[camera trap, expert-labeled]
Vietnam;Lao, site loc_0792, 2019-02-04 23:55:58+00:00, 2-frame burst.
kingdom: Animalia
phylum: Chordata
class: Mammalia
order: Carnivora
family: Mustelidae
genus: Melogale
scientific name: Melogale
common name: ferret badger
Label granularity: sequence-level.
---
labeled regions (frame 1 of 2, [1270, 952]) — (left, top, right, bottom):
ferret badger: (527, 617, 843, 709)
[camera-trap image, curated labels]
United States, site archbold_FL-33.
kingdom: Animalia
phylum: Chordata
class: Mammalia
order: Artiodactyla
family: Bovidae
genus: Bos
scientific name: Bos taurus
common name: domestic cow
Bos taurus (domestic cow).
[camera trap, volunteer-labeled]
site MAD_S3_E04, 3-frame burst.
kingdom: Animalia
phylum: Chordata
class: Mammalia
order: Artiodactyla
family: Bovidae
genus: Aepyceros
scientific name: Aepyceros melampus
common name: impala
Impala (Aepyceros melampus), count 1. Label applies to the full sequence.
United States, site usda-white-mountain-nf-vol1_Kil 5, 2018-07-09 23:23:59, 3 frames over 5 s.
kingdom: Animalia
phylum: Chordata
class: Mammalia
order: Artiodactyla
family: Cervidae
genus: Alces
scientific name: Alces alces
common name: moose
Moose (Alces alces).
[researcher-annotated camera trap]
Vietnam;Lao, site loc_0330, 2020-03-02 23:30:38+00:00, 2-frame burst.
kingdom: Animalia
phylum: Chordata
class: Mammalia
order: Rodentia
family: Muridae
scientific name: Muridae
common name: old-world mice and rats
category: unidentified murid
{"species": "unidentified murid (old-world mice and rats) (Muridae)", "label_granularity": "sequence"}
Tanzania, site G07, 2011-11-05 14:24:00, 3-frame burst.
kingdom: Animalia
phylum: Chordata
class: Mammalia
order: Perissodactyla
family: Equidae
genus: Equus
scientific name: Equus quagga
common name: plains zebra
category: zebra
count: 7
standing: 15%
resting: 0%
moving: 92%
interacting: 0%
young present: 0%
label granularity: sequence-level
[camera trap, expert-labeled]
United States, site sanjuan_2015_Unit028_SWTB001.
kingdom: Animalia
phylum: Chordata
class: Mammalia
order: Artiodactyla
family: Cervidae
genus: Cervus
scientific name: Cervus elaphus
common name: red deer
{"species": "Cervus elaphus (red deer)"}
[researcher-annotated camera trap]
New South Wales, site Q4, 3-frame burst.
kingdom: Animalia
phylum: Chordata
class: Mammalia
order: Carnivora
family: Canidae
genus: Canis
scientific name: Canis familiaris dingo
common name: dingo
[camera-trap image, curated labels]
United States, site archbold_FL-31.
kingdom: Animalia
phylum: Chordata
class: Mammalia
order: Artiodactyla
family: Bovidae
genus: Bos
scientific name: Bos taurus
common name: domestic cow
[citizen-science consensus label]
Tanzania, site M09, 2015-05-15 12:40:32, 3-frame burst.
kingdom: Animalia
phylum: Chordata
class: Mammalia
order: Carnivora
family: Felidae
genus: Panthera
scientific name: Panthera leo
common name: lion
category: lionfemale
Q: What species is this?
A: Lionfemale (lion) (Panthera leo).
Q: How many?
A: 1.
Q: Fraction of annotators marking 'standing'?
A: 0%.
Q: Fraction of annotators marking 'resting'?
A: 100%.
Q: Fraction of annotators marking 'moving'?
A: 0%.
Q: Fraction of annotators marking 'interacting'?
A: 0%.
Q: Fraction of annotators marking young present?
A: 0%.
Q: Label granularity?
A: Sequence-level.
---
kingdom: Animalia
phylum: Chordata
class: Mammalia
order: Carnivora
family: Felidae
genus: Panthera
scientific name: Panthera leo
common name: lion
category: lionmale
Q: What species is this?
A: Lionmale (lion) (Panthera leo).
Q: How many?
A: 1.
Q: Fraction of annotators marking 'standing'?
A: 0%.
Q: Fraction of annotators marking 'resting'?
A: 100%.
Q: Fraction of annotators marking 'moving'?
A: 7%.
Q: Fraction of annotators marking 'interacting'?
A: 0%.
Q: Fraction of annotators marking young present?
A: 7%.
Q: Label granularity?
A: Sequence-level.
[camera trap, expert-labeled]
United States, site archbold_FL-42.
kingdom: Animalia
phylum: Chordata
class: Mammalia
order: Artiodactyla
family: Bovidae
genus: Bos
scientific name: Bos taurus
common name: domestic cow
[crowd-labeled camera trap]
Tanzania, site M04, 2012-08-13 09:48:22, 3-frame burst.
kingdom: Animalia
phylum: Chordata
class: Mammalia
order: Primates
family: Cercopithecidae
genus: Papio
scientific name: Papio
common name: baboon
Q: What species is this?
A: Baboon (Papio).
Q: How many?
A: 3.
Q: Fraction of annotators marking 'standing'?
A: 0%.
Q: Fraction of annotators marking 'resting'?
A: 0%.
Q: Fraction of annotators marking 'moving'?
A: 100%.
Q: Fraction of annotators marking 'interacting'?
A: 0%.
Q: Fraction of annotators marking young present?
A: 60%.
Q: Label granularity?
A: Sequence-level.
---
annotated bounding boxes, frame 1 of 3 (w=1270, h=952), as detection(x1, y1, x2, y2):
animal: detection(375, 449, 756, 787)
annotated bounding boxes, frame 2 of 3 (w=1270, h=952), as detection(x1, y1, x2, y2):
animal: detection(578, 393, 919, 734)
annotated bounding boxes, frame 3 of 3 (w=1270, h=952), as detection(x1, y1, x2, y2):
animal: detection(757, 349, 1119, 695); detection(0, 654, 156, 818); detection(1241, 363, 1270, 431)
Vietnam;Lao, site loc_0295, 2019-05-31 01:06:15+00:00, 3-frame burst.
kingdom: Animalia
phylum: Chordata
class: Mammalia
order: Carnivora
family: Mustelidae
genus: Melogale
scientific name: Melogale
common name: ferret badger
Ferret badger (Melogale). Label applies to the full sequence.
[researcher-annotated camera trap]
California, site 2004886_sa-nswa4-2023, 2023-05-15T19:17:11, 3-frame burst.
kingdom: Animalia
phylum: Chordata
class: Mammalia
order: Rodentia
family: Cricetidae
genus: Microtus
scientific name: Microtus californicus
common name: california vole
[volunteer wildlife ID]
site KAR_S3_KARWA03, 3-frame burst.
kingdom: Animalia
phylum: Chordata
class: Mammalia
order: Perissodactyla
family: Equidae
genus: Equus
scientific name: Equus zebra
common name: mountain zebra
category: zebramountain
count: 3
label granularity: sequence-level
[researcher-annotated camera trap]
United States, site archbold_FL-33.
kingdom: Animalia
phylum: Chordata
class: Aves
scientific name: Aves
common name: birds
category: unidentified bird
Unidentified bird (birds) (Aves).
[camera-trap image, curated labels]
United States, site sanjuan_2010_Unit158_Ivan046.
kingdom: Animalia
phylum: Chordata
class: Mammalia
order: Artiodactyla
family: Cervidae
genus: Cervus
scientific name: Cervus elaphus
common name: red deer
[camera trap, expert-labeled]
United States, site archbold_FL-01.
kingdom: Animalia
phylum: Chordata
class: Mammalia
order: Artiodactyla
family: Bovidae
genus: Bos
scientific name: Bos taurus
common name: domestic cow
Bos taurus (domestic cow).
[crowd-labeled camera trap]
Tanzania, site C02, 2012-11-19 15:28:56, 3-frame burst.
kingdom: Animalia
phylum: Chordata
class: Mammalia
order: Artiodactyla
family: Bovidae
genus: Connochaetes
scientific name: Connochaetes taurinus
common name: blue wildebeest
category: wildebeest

_ASSIGNED TASK:_ Search the entries for the string "Muridae" and return each line where it turns up.

_SOLUTION TO THIS PROBLEM:_
family: Muridae
scientific name: Muridae
{"species": "unidentified murid (old-world mice and rats) (Muridae)", "label_granularity": "sequence"}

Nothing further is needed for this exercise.